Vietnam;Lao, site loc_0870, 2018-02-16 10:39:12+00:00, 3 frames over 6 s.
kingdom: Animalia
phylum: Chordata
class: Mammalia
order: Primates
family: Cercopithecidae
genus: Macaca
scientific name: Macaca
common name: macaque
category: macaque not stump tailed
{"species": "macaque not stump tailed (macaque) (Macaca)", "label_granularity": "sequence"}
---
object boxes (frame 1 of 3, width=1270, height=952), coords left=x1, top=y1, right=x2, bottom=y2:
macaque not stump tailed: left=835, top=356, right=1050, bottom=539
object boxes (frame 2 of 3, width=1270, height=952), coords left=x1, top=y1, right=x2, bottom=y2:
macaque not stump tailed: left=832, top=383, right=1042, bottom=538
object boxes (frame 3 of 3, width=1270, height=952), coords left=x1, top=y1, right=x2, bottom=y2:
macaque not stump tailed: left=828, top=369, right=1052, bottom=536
========================================================================
## INSTRUCTIONS TO FOLLOW
Word for word, write out all of the entries again.

## ANSWER TO THIS TASK
Vietnam;Lao, site loc_0870, 2018-02-16 10:39:12+00:00, 3 frames over 6 s.
kingdom: Animalia
phylum: Chordata
class: Mammalia
order: Primates
family: Cercopithecidae
genus: Macaca
scientific name: Macaca
common name: macaque
category: macaque not stump tailed
{"species": "macaque not stump tailed (macaque) (Macaca)", "label_granularity": "sequence"}
---
object boxes (frame 1 of 3, width=1270, height=952), coords left=x1, top=y1, right=x2, bottom=y2:
macaque not stump tailed: left=835, top=356, right=1050, bottom=539
object boxes (frame 2 of 3, width=1270, height=952), coords left=x1, top=y1, right=x2, bottom=y2:
macaque not stump tailed: left=832, top=383, right=1042, bottom=538
object boxes (frame 3 of 3, width=1270, height=952), coords left=x1, top=y1, right=x2, bottom=y2:
macaque not stump tailed: left=828, top=369, right=1052, bottom=536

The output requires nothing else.